> _DATA SUPPLIED_
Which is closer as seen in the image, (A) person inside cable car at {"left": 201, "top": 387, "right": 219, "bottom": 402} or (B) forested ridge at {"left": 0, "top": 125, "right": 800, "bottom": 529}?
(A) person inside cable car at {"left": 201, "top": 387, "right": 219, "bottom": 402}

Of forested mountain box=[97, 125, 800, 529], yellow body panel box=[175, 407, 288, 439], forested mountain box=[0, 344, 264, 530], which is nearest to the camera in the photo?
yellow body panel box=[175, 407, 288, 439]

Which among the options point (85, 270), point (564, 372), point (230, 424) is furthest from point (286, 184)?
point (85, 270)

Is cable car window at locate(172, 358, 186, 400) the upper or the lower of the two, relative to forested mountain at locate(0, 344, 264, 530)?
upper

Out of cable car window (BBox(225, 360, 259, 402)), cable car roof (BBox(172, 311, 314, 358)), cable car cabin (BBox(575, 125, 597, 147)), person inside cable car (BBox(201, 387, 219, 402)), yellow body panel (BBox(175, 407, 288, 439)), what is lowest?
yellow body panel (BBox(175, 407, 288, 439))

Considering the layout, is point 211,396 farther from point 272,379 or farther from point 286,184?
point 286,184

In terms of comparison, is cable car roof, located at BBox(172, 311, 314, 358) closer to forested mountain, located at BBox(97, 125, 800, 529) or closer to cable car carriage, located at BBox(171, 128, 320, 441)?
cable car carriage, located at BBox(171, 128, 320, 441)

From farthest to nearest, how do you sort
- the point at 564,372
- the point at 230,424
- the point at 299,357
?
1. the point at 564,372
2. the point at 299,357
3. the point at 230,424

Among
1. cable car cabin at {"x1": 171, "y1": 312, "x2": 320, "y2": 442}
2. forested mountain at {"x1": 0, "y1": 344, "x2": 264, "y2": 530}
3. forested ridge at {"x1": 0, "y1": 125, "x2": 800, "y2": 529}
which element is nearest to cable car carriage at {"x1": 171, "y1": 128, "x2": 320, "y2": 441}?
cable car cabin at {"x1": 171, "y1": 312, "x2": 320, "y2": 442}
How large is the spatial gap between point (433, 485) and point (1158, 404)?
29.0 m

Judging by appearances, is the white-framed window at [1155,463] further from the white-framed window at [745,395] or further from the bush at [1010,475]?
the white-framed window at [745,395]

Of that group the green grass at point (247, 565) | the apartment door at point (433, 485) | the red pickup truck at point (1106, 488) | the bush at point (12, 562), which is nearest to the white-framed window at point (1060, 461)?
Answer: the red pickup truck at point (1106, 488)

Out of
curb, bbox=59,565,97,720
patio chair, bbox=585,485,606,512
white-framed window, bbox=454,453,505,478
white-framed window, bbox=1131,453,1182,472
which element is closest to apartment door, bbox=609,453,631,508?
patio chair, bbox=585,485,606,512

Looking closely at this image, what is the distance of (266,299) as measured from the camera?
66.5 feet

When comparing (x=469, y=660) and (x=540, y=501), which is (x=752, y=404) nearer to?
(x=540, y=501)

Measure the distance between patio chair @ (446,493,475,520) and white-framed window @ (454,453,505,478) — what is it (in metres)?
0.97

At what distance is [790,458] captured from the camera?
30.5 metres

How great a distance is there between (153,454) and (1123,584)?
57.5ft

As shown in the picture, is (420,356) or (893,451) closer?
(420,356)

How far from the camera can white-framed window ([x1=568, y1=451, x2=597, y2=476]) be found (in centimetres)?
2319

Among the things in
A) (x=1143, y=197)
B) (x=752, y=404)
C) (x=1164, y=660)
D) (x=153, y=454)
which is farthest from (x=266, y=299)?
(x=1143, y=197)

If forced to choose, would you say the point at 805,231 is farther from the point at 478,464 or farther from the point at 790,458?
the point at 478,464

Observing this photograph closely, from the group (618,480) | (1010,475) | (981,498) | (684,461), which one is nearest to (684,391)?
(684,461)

> _SET EXERCISE_
Reproduce every record, matching each line exactly.

> _WRITTEN SOLUTION_
Which is closer as seen in the image, (A) person inside cable car at {"left": 201, "top": 387, "right": 219, "bottom": 402} or (B) forested ridge at {"left": 0, "top": 125, "right": 800, "bottom": 529}?
(A) person inside cable car at {"left": 201, "top": 387, "right": 219, "bottom": 402}

Of forested mountain box=[97, 125, 800, 529], yellow body panel box=[175, 407, 288, 439], forested mountain box=[0, 344, 264, 530], which is nearest to the camera in the photo?
yellow body panel box=[175, 407, 288, 439]

Which among the options point (85, 270), point (564, 372), point (230, 424) is furthest from point (286, 184)?
point (85, 270)

Is cable car window at locate(172, 358, 186, 400) the upper or the lower of the two, relative to forested mountain at locate(0, 344, 264, 530)?
upper

Out of cable car window (BBox(225, 360, 259, 402)), cable car roof (BBox(172, 311, 314, 358)), cable car cabin (BBox(575, 125, 597, 147)), person inside cable car (BBox(201, 387, 219, 402)), yellow body panel (BBox(175, 407, 288, 439)), what is lowest?
yellow body panel (BBox(175, 407, 288, 439))

Considering the layout, is point 211,396 farther from point 272,379 or farther from point 286,184?
point 286,184

In terms of comparison, is cable car roof, located at BBox(172, 311, 314, 358) closer to forested mountain, located at BBox(97, 125, 800, 529) or closer to cable car carriage, located at BBox(171, 128, 320, 441)?
cable car carriage, located at BBox(171, 128, 320, 441)

From farthest to nearest, how do you sort
- the point at 564,372
- the point at 230,424
- the point at 299,357
?
1. the point at 564,372
2. the point at 299,357
3. the point at 230,424

Among
1. cable car cabin at {"x1": 171, "y1": 312, "x2": 320, "y2": 442}
2. forested mountain at {"x1": 0, "y1": 344, "x2": 264, "y2": 530}
3. forested ridge at {"x1": 0, "y1": 125, "x2": 800, "y2": 529}
which element is nearest to cable car carriage at {"x1": 171, "y1": 128, "x2": 320, "y2": 441}?
cable car cabin at {"x1": 171, "y1": 312, "x2": 320, "y2": 442}
How large is the spatial gap between point (433, 485) and point (1158, 404)?
29.0 m

Judging by appearances, is the white-framed window at [1155,463] further from the white-framed window at [745,395] or further from the bush at [1010,475]?
the white-framed window at [745,395]

Of that group the green grass at point (247, 565) | the apartment door at point (433, 485) | the red pickup truck at point (1106, 488) | the bush at point (12, 562), which is nearest to the white-framed window at point (1060, 461)?
Answer: the red pickup truck at point (1106, 488)

Out of
curb, bbox=59,565,97,720
patio chair, bbox=585,485,606,512
white-framed window, bbox=454,453,505,478
white-framed window, bbox=1131,453,1182,472
which element is closest to apartment door, bbox=609,453,631,508?
patio chair, bbox=585,485,606,512

Looking closely at this image, what is the distance of (266,299) as measured from the camera?
66.5 feet

When comparing (x=469, y=660) and (x=540, y=501), which is (x=752, y=404) nearer to?
(x=540, y=501)

Measure the distance between patio chair @ (446,493,475,520) and white-framed window @ (454,453,505,478) — what is it (in metres)?
0.97

At what distance is [790,458] captured from the camera?
30.5 metres

How great a distance is there between (153,454) and (1123,584)?
57.5ft

As shown in the picture, is (420,356) or (893,451) closer?
(420,356)

How far from the camera can white-framed window ([x1=568, y1=451, x2=597, y2=476]) be found (in centimetres)?
2319

Among the things in
A) (x=1143, y=197)
B) (x=752, y=404)
C) (x=1164, y=660)
D) (x=153, y=454)
which is farthest from (x=266, y=299)?
(x=1143, y=197)

If forced to choose, would you say the point at 805,231 is farther from the point at 478,464 or farther from the point at 790,458?
the point at 478,464

Observing this photograph closely, from the group (618,480) | (1010,475) | (981,498) | (684,461), which one is nearest to (684,391)?
(684,461)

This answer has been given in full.